*About this task*: Can you copy the entries below verbatim, starting with the line containing "Panther: a big" and ending with the line containing "AlphaJersey-Barcelona 25-26 POLO", both included, without the pictures?

*Extracted data*:
-- -- --

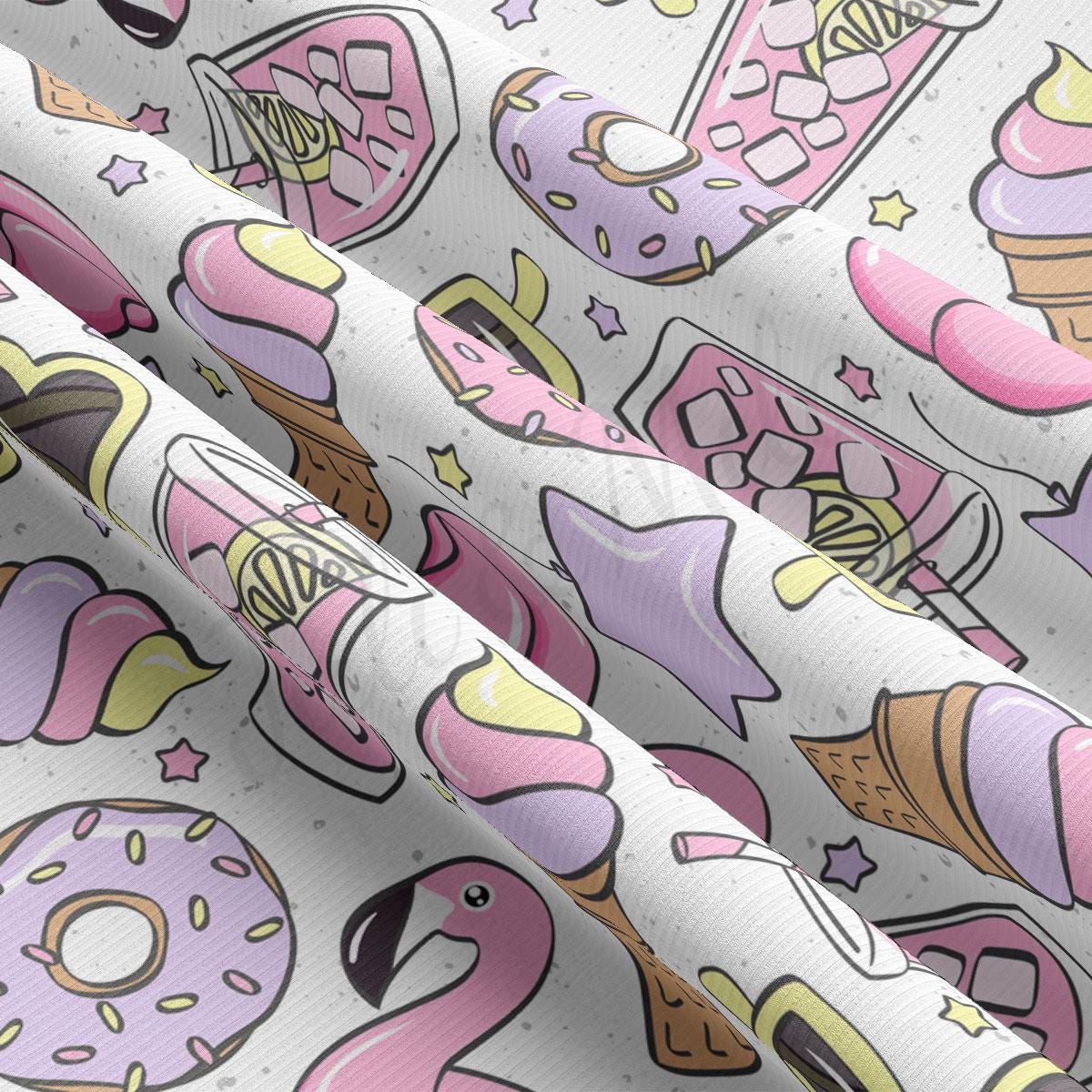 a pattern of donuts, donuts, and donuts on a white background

-- -- --

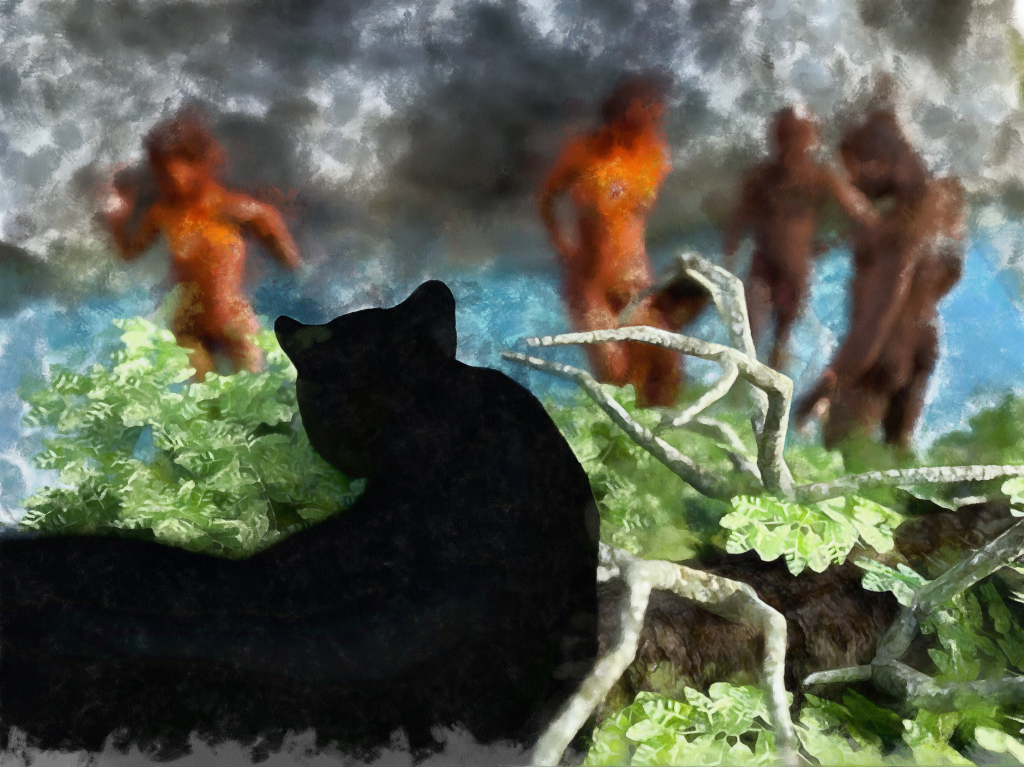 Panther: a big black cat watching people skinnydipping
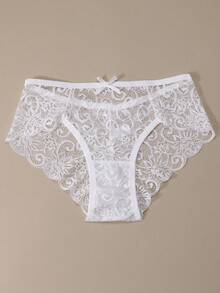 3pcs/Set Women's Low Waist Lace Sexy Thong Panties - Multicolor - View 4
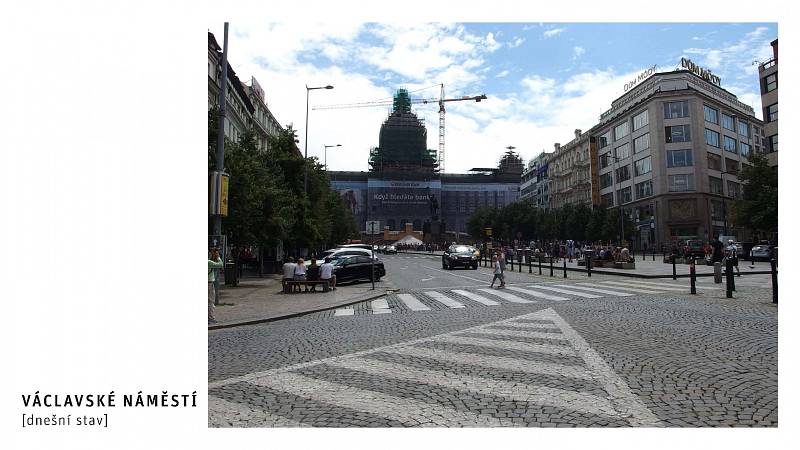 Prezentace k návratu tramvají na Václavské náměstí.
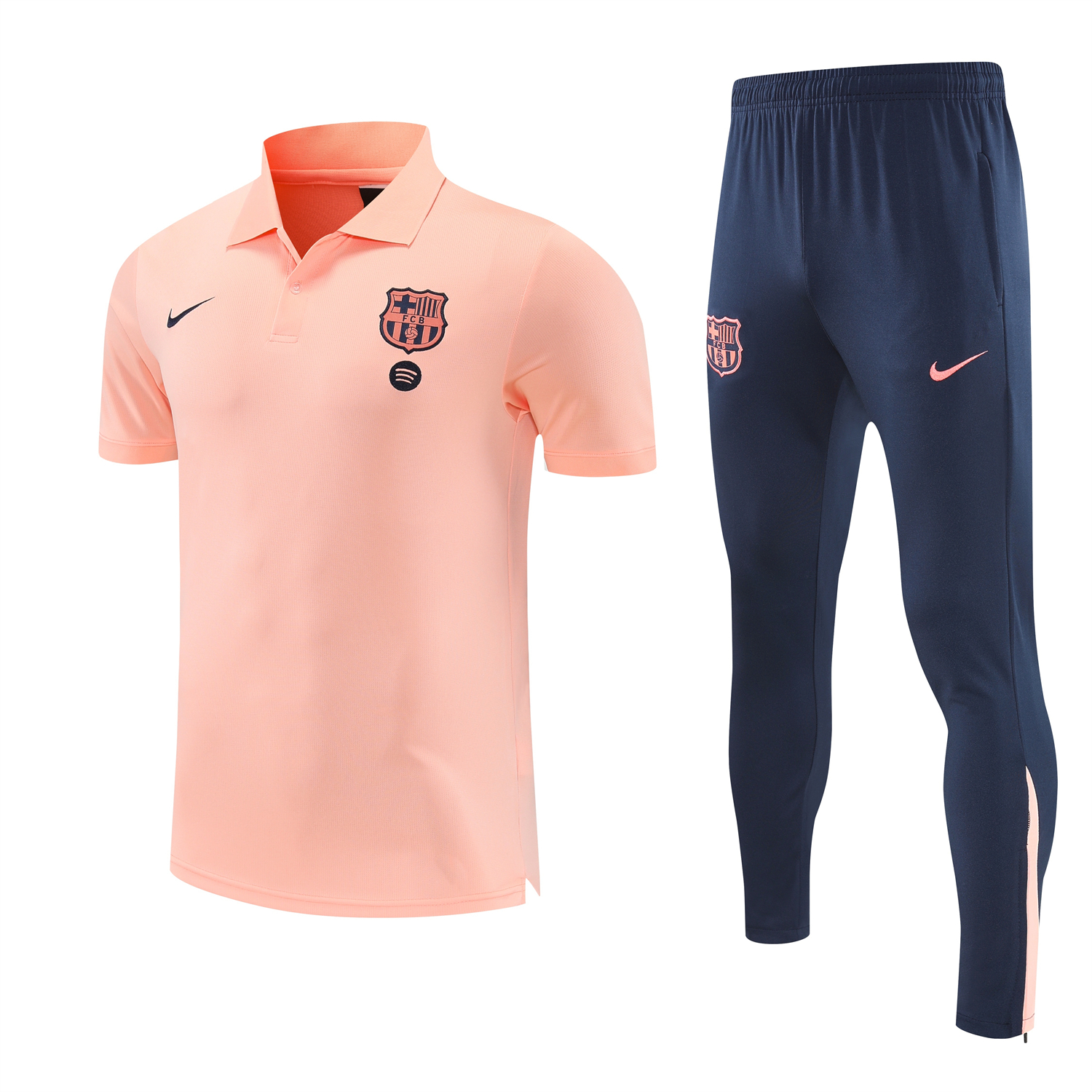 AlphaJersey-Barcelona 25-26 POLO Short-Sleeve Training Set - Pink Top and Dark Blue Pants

-- -- --

*Response to this task*:
 Panther: a big black cat watching people skinnydipping
 3pcs/Set Women's Low Waist Lace Sexy Thong Panties - Multicolor - View 4
 Prezentace k návratu tramvají na Václavské náměstí.
 AlphaJersey-Barcelona 25-26 POLO Short-Sleeve Training Set - Pink Top and Dark Blue Pants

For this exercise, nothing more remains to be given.